Lors de l'examen des finances du Département de la Gironde, la situation budgétaire s'est de nouveau détériorée. Le déficit atteint désormais 136,5 millions d'euros, dépassant le seuil critique des 5 % des recettes, alertant ainsi la Chambre régionale des comptes (CRC) sur la nécessité d'un redressement urgent qui ne sera pas achevé avant la fin du mandat.

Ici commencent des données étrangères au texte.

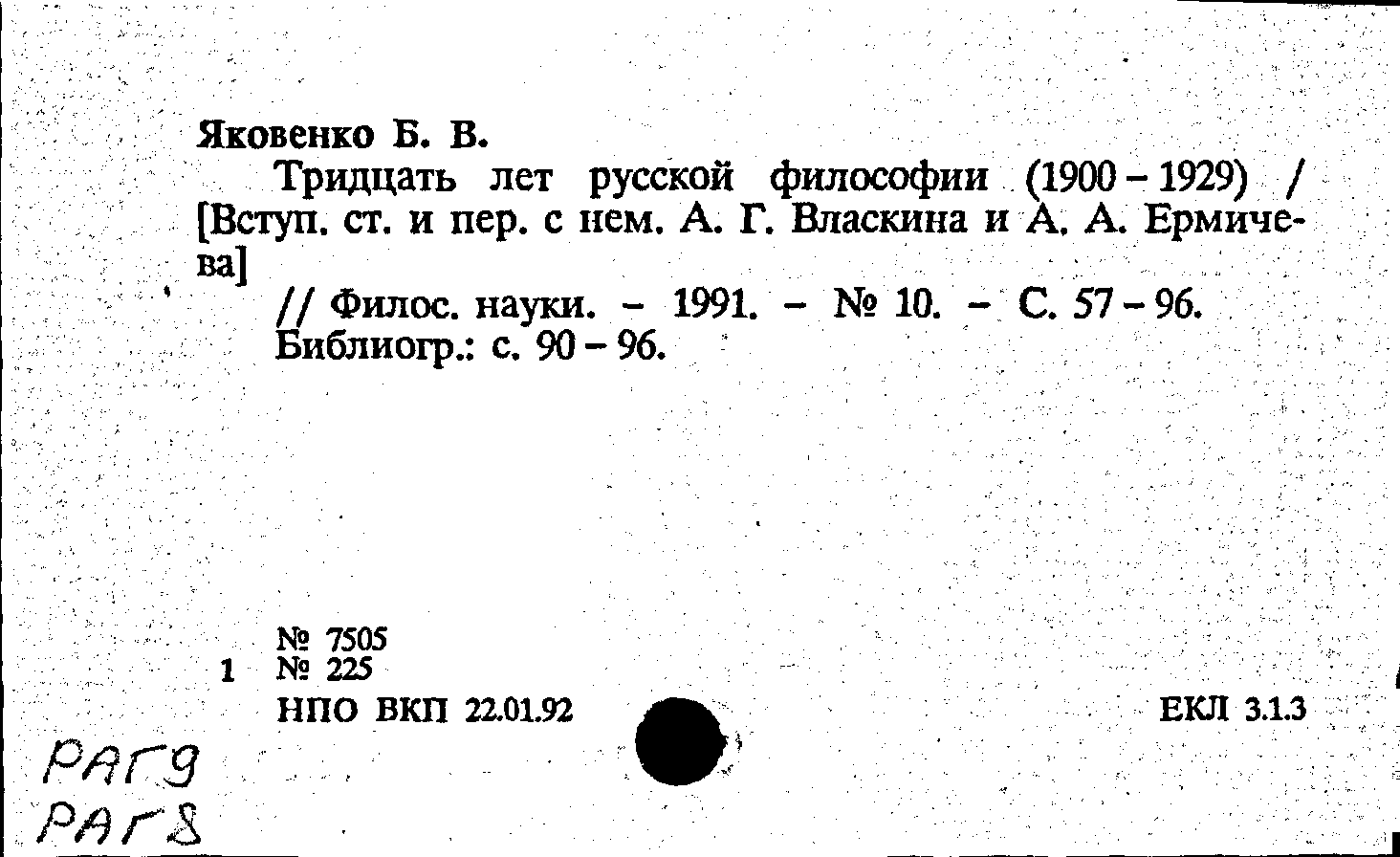 Яковенко Б. В.

Тридцать лет русской философии (1900 – 1929) / [Вступ. ст. и пер. с нем. А. Г. Власкина и А. А. Ермичева]

// Филос. науки. – 1991. – № 10. – С. 57 – 96.
Библиогр.: с. 90 – 96.

№ 7505
1 № 225
НПО ВКП 22.01.92

ЕКЛ 3.1.3

РАГ9
РАГ8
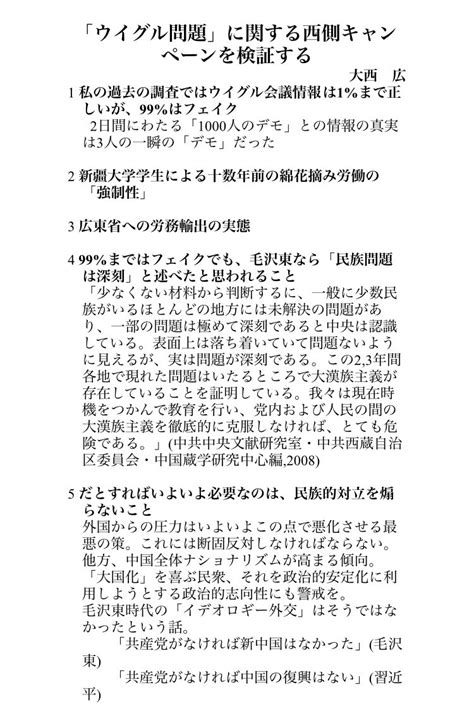 「ウイグル問題」に関する西側キャンペーンを検証する

大西　広

1 私の過去の調査ではウイグル会議情報は1%まで正しいが、99%はフェイク
2日間にわたる「1000人のデモ」との情報の真実は3人の一瞬の「デモ」だった

2 新疆大学学生による十数年前の綿花摘み労働の「強制性」

3 広東省への労務輸出の実態

4 99%まではフェイクでも、毛沢東なら「民族問題は深刻」と述べたと思われること
「少なくない材料から判断するに、一般に少数民族がいるほとんどの地方には未解決の問題があり、一部の問題は極めて深刻であると中央は認識している。表面上は落ち着いていて問題ないように見えるが、実は問題が深刻である。この2,3年間各地で現れた問題はいたるところで大漢族主義が存在していることを証明している。我々は現在時機をつかんで教育を行い、党内および人民の間の大漢族主義を徹底的に克服しなければ、とても危険である。」(中共中央文献研究室・中共西蔵自治区委員会・中国蔵学研究中心編,2008)

5 だとすればいよいよ必要なのは、民族的対立を煽らないこと
外国からの圧力はいよいよこの点で悪化させる最悪の策。これには断固反対しなければならない。
他方、中国全体ナショナリズムが高まる傾向。
「大国化」を喜ぶ民衆、それを政治的安定化に利用しようとする政治的志向性にも警戒を。
毛沢東時代の「イデオロギー外交」はそうではなかったという話。
「共産党がなければ新中国はなかった」(毛沢東)
「共産党がなければ中国の復興はない」(習近平)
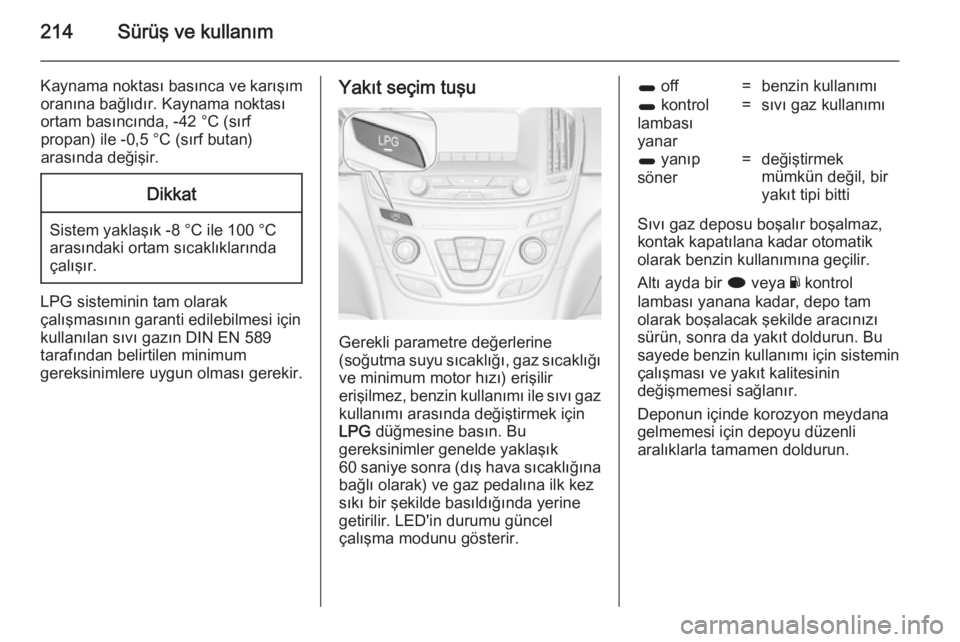 214 Sürüş ve kullanım

Kaynama noktası basınca ve karışım oranına bağlıdır. Kaynama noktası ortam basıncında, -42 °C (sırf propan) ile -0,5 °C (sırf butan) arasında değişir.

Dikkat

Sistem yaklaşık -8 °C ile 100 °C arasındaki ortam sıcaklıklarında çalışır.

LPG sisteminin tam olarak çalışmasının garanti edilebilmesi için kullanılan sıvı gazın DIN EN 589 tarafından belirtilen minimum gereksinimlere uygun olması gerekir.

Yakıt seçim tuşu

LPG

Gerekli parametre değerlerine (soğutma suyu sıcaklığı, gaz sıcaklığı ve minimum motor hızı) erişilir erişilmez, benzin kullanımı ile sıvı gaz kullanımı arasında değiştirmek için LPG düğmesine basın. Bu gereksinimler genelde yaklaşık 60 saniye sonra (dış hava sıcaklığına bağlı olarak) ve gaz pedalına ilk kez sıkı bir şekilde basıldığında yerine getirilir. LED'in durumu güncel çalışma modunu gösterir.

| | | |
|---|---|---|
| off | = | benzin kullanımı |
| kontrol lambası yanar | = | sıvı gaz kullanımı |
| yanıp söner | = | değiştirmek mümkün değil, bir yakıt tipi bitti |

Sıvı gaz deposu boşalır boşalmaz, kontak kapatılana kadar otomatik olarak benzin kullanımına geçilir.

Altı ayda bir veya kontrol lambası yanana kadar, depo tam olarak boşalacak şekilde aracınızı sürün, sonra da yakıt doldurun. Bu sayede benzin kullanımı için sistemin çalışması ve yakıt kalitesinin değişmemesi sağlanır.

Deponun içinde korozyon meydana gelmemesi için depoyu düzenli aralıklarla tamamen doldurun.

carmanualsonline.info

Le budget primitif voté le 13 avril dernier est au cœur de ces inquiétudes. Selon la CRC, le budget devait refléter la réalité d'un déficit beaucoup plus important que celui présenté par le Département, qui s'élevait initialement à 38,5 millions d'euros. Les experts soulignent la gravité de cette situation, révélant une étude de Sud Ouest identifiant des besoins d'économies de plus de 100 millions.

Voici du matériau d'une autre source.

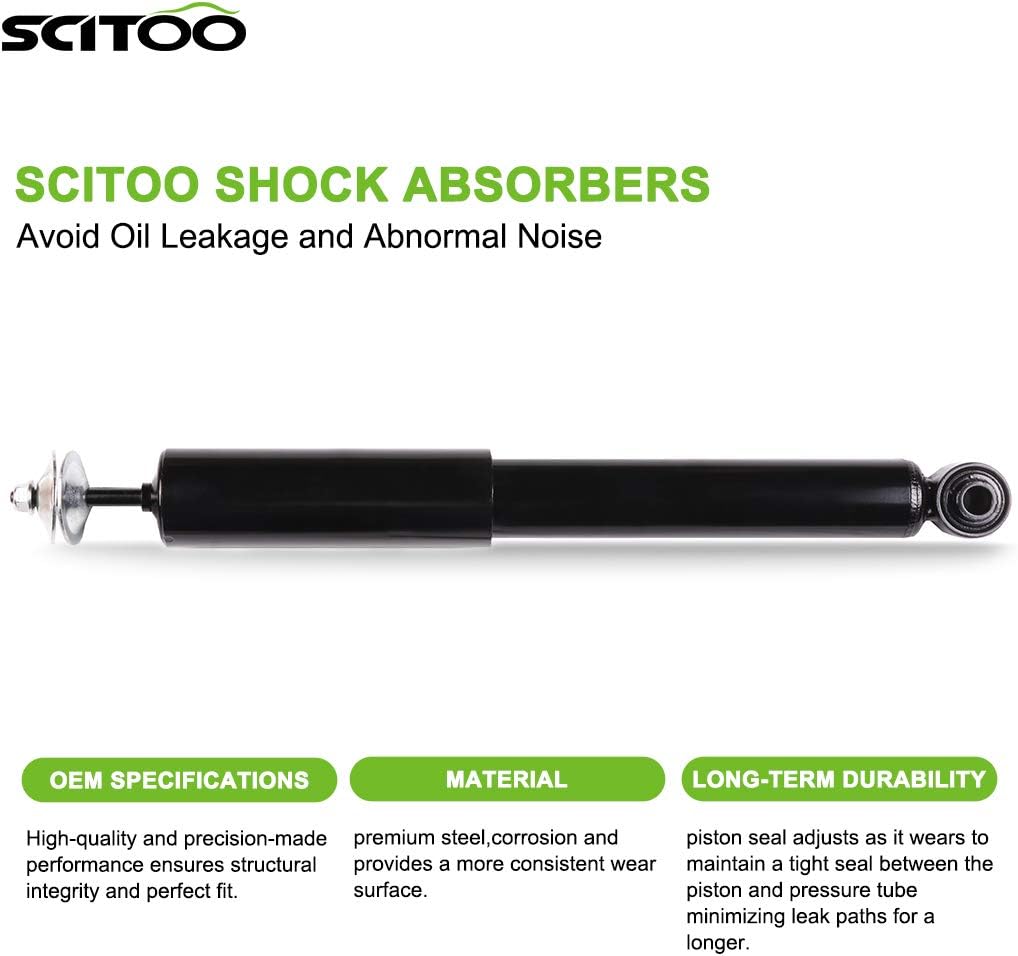 SCITOO

SCITOO SHOCK ABSORBERS
Avoid Oil Leakage and Abnormal Noise

OEM SPECIFICATIONS

High-quality and precision-made performance ensures structural integrity and perfect fit.

MATERIAL

premium steel,corrosion and provides a more consistent wear surface.

LONG-TERM DURABILITY

piston seal adjusts as it wears to maintain a tight seal between the piston and pressure tube minimizing leak paths for a longer.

Le conseiller départemental et président de la collectivité, Jean-Luc Gleyze, se retrouve dans une position délicate, alors que la pression pour réaliser des économies s'intensifie. Les chiffres avancés par la CRC traduisent un besoin urgent de réévaluer non seulement les dépenses, mais aussi les priorités financières de la Gironde. "La CRC n'a pas encore terminé l'examen des finances, et nous avons déjà dépassé 50 % des postes inspectés", avertit-elle.

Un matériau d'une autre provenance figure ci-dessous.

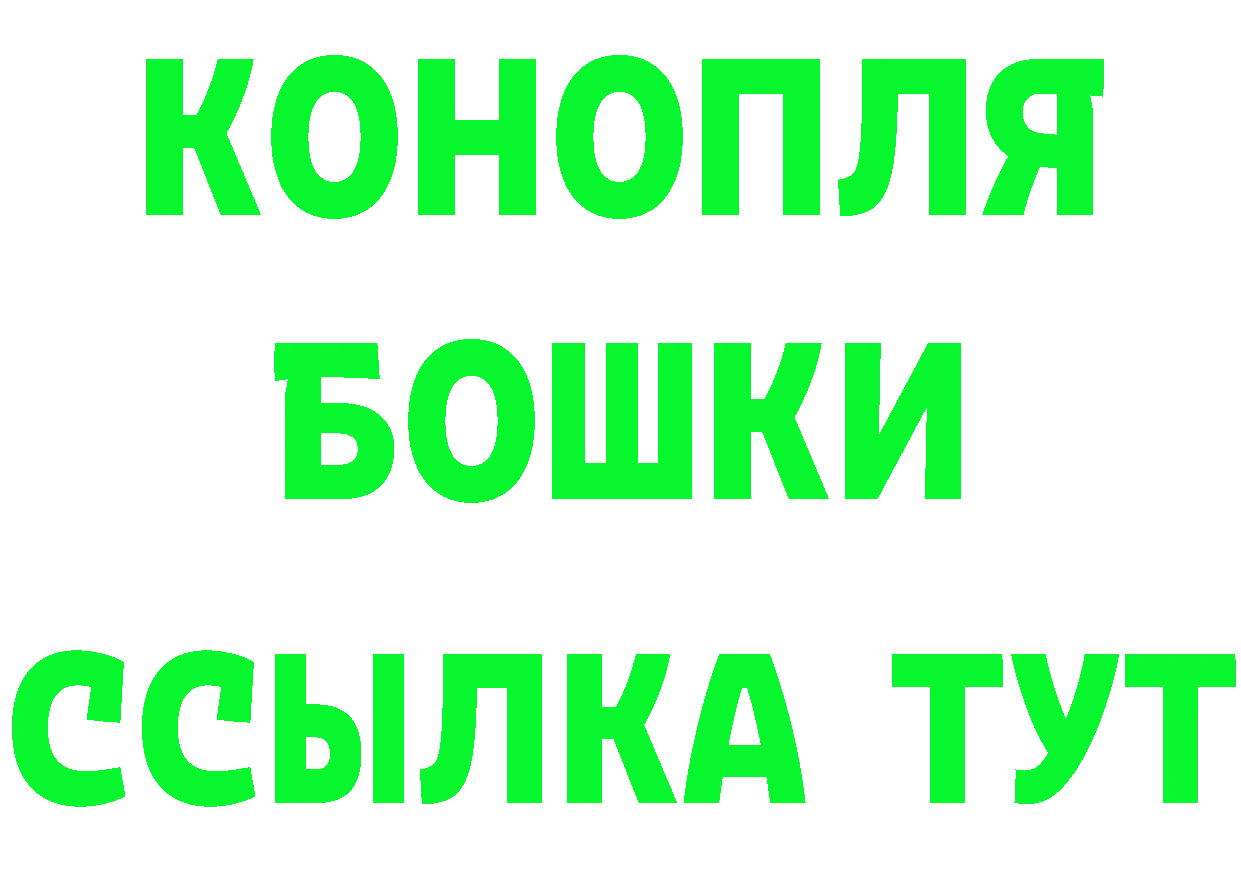 КОНОПЛЯ
БОШКИ
ССЫЛКА ТУТ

La Chambre a recommandé un étalement des économies sur quatre ans, remettant en question la faisabilité d'un redressement rapide. En outre, la mise en lumière des factures impayées souligne une gestion des dépenses qui pourrait s'avérer désastreuse si elle n'est pas rectifiée. Alors que le Département essaie de naviguer à travers cette tempête budgétaire, les yeux restent rivés sur une ville dont l'avenir financier apparaît plus incertain que jamais.